Publicada em 1 de abril de 2001
O Estado de S. Paulo
EDUARDO NUNOMURA
De segunda a sexta-feira, sempre às 18 horas, é realizada fielmente a Hora
do Ângelus, um momento de oração nos diversos espaços religiosos da Legião
da Boa Vontade (LBV) espalhados pelo Brasil. O ritual é idêntico. A luz
diminui de intensidade e surgem os primeiros acordes de uma música tocada de
um CD. Uma mesa coberta com um pano branco permanece vazia. Uma foto de
Jesus Cristo iluminada no altar ganha destaque. Apenas um detalhe chama mais
atenção: quase não há fiéis.
A Religião de Deus, o braço religioso da LBV, carece dos chamados “cristãos
do Novo Mandamento”. Eles podem existir, mas aparecem pouco nos templos. Na
segunda-feira, 20 pessoas puderam escolher entre as 561 confortáveis
poltronas do espaço ecumênico da Avenida Rudge, no centro. Às 18 horas de
terça, em São Miguel Paulista, periferia de São Paulo, as 117 cadeiras de
plástico não acomodaram ninguém. O encontro diário da oração das 20 horas só
existe nas placas. Na quarta-feira, os 51 lugares do espaço no Tucuruvi, na
zona norte, ficaram ociosos.
Segundo Antônia, da sede da LBV, quinta-feira é o dia em que eles aparecem.
Pouco mais de 30 compareceram à “reunião de meditação” na semana que passou.
Os templos da Boa Vontade têm entrada franca. São abertos a pessoas de todos
os credos. “O que é religião?”, pergunta uma pregadora, que se prontifica a
dar a resposta: “É o meio pelo qual os homens, independentemente do credo,
buscam harmonizar-se com Cristo.”
Para Paulo Alziro Schnor, porta-voz da LBV e pregador-ministro, a união das
religiões mundiais é irreversível. “A mentalidade do mundo vai amadurecendo
para o ecumenismo. A LBV, ou melhor, a Religião de Deus é um posto avançado
nessa linha. Quando as pessoas chegarem a compreender mais os outros, talvez
a Religião de Deus não tenha mais razão de ser.”

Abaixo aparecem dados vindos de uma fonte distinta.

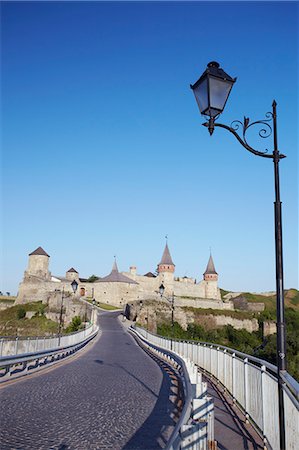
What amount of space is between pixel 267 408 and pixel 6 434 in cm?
375

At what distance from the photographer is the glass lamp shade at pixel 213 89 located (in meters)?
5.99

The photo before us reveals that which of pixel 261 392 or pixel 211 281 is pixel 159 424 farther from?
pixel 211 281

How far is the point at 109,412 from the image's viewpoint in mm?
8117

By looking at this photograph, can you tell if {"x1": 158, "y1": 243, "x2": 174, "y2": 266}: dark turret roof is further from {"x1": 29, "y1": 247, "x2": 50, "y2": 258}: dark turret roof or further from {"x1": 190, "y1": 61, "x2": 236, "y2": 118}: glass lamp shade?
{"x1": 190, "y1": 61, "x2": 236, "y2": 118}: glass lamp shade

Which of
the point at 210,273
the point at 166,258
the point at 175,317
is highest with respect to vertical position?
the point at 166,258

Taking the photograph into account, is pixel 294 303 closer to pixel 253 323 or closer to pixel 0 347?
pixel 253 323

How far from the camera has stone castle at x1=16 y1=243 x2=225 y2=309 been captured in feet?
300

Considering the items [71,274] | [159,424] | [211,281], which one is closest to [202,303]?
[211,281]

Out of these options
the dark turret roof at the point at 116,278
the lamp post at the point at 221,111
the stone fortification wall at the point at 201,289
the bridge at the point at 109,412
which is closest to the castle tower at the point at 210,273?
the stone fortification wall at the point at 201,289

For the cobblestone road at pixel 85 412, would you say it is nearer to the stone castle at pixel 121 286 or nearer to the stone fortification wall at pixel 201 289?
the stone castle at pixel 121 286

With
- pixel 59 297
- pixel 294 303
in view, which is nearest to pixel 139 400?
pixel 59 297

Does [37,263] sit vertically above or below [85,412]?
above

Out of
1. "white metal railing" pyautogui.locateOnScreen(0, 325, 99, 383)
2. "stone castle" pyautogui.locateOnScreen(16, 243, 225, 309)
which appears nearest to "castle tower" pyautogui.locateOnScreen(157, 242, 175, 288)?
"stone castle" pyautogui.locateOnScreen(16, 243, 225, 309)

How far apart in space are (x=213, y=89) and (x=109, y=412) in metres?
6.01
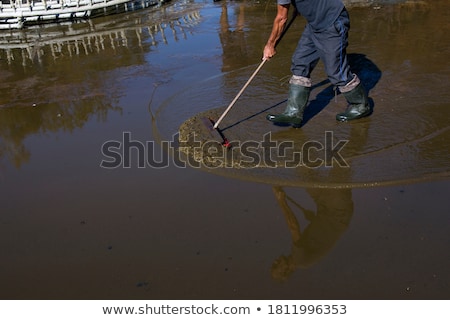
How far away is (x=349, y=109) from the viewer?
463 cm

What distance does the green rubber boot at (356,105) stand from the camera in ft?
14.7

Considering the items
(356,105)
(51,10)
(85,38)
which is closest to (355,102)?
(356,105)

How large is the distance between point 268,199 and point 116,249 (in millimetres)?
1144

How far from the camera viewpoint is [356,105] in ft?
15.1

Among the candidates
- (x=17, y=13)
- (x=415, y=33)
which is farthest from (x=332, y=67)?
(x=17, y=13)

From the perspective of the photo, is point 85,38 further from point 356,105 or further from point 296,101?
point 356,105

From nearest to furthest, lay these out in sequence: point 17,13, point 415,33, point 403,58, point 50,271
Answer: point 50,271 < point 403,58 < point 415,33 < point 17,13

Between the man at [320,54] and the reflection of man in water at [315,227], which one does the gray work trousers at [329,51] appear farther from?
the reflection of man in water at [315,227]

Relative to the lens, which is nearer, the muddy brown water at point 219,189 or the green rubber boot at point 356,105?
the muddy brown water at point 219,189

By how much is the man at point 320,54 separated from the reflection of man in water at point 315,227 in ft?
4.03

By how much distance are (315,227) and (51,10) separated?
379 inches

Revelações – O ritual das orações das 18 horas é semelhante ao de uma sessão
espírita, com o perdão da comparação. Quem faz a associação da Religião de
Deus com o espiritismo é o próprio presidente do credo, José de Paiva Netto,
atual dirigente da LBV. Em seu livro Diretrizes Espiritualistas da LBV
Mundial, ele explica que “a Religião de Deus realizou a Unificação
Harmonizada das Quatro Revelações Divinas”. Pela ordem, são elas: os Dez
Mandamentos, apresentados por Moisés; o cristianismo, trazido por Jesus; o
espiritismo, revelado por Kardec e Roustaing; e “a de Deus, do Cristo e dos
Espíritos, proclamada pela LBV, unificando todas as Revelações”.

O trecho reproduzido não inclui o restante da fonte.